* WHAT YOU WILL DO *
Only the lines from the one containing "In the given" through the end of the data below should be copied, each exactly as written and with both ends kept.

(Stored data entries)
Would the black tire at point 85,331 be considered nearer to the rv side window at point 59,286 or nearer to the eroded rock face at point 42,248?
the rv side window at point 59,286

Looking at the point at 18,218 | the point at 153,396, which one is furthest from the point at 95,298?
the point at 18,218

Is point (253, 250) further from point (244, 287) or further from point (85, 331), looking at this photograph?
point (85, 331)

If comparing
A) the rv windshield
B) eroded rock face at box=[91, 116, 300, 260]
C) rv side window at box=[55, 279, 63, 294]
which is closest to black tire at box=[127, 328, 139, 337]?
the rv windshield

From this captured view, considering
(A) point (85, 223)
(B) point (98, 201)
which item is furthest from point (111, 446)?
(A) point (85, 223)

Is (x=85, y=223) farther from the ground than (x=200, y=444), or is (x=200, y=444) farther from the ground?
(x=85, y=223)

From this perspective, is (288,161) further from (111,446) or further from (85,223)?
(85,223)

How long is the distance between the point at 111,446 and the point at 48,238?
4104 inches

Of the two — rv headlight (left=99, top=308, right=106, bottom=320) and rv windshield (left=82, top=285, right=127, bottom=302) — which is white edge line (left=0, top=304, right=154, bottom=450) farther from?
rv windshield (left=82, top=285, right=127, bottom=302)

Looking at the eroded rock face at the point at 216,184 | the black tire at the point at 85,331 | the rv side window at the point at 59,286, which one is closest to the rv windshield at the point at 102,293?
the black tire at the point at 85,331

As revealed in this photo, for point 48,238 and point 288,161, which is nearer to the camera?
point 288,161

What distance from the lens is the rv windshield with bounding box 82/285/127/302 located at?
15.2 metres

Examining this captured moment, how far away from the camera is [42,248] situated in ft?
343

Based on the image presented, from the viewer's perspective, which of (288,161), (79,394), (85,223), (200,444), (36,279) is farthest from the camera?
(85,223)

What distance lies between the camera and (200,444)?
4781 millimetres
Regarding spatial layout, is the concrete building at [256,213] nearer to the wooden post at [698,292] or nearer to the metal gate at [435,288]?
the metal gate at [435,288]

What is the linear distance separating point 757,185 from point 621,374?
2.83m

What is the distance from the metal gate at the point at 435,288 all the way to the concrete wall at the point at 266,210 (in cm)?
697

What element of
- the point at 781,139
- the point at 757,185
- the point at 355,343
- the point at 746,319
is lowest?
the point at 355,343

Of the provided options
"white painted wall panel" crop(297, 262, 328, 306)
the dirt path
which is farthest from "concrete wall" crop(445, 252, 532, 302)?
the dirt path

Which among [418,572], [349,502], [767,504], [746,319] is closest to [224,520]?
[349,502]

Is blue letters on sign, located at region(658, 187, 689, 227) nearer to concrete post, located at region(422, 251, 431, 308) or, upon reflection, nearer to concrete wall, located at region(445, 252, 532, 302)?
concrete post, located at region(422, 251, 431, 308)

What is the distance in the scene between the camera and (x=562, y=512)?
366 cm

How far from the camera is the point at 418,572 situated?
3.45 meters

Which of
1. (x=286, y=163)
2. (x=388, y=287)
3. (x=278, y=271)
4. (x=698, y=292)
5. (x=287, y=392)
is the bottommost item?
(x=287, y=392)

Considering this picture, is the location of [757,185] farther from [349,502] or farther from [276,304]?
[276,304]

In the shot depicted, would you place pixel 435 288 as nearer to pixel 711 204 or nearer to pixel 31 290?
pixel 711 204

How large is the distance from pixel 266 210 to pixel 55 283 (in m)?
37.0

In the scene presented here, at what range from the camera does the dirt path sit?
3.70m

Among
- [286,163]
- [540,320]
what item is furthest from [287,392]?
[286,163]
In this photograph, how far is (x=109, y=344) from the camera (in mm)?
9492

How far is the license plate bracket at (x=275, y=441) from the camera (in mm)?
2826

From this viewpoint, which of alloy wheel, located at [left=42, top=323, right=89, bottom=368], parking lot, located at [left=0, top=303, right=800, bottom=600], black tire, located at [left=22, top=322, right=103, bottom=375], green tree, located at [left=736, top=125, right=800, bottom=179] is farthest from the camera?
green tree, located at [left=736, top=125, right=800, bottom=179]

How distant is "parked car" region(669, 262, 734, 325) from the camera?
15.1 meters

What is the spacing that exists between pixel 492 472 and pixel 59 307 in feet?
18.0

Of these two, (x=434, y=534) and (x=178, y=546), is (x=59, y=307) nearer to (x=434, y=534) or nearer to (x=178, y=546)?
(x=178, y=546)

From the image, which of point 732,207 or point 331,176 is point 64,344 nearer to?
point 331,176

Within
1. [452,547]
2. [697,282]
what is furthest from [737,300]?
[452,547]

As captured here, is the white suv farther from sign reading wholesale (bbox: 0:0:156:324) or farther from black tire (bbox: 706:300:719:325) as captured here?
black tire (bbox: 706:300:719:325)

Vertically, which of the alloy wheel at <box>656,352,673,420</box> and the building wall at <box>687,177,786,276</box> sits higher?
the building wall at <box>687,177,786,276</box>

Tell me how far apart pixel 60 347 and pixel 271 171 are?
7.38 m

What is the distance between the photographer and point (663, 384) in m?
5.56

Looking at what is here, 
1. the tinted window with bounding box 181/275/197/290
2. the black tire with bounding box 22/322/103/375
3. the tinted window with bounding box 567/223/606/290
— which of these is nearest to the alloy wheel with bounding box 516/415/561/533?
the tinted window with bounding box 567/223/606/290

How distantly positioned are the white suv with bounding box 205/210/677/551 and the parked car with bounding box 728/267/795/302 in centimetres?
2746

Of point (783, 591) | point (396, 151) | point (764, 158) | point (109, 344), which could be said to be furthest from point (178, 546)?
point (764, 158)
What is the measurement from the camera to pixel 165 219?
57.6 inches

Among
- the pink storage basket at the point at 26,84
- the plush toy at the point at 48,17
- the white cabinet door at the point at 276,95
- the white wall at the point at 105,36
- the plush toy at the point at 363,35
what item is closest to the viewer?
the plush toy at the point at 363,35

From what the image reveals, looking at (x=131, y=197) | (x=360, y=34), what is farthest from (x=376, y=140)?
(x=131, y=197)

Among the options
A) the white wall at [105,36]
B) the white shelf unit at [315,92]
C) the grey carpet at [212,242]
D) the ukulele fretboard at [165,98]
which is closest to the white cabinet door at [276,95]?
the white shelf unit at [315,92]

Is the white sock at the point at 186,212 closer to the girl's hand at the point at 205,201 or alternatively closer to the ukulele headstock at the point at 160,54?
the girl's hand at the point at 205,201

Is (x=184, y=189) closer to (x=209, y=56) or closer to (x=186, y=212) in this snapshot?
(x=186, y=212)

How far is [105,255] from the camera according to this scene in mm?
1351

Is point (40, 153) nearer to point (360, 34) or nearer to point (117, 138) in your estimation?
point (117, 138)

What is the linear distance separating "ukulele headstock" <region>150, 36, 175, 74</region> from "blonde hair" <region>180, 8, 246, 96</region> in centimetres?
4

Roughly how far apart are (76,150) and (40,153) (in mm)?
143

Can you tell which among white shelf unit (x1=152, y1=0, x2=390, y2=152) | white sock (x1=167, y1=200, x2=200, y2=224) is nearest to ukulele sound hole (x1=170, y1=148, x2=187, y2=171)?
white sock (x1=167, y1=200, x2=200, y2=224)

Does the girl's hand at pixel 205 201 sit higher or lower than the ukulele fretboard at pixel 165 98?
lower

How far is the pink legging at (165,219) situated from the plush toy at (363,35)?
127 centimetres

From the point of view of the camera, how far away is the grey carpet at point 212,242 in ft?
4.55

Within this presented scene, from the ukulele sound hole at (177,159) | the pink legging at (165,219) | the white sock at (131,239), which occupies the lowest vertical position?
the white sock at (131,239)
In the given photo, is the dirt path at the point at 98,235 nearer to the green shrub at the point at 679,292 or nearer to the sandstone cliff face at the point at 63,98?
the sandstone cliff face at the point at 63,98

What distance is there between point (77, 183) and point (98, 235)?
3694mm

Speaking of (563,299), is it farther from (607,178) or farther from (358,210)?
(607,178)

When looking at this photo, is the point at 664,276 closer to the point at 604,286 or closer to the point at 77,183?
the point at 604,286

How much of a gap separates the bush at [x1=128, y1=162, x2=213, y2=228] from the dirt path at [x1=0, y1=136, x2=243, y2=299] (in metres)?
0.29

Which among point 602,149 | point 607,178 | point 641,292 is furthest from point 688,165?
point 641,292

* SOLUTION *
In the given photo, is the dirt path at the point at 98,235 nearer to the green shrub at the point at 679,292 or nearer to the sandstone cliff face at the point at 63,98?
the sandstone cliff face at the point at 63,98

What distance is there between point (77, 183) and point (98, 235)?
3694mm

Speaking of (563,299), is it farther from (607,178) or farther from (358,210)?
(607,178)

When looking at this photo, is the point at 664,276 closer to the point at 604,286 or closer to the point at 77,183?
the point at 604,286

How much of a gap separates the bush at [x1=128, y1=162, x2=213, y2=228] from the dirt path at [x1=0, y1=136, x2=243, y2=299] (in metres)?
0.29

Which among point 602,149 | point 607,178 | point 641,292 is furthest from point 688,165?
point 641,292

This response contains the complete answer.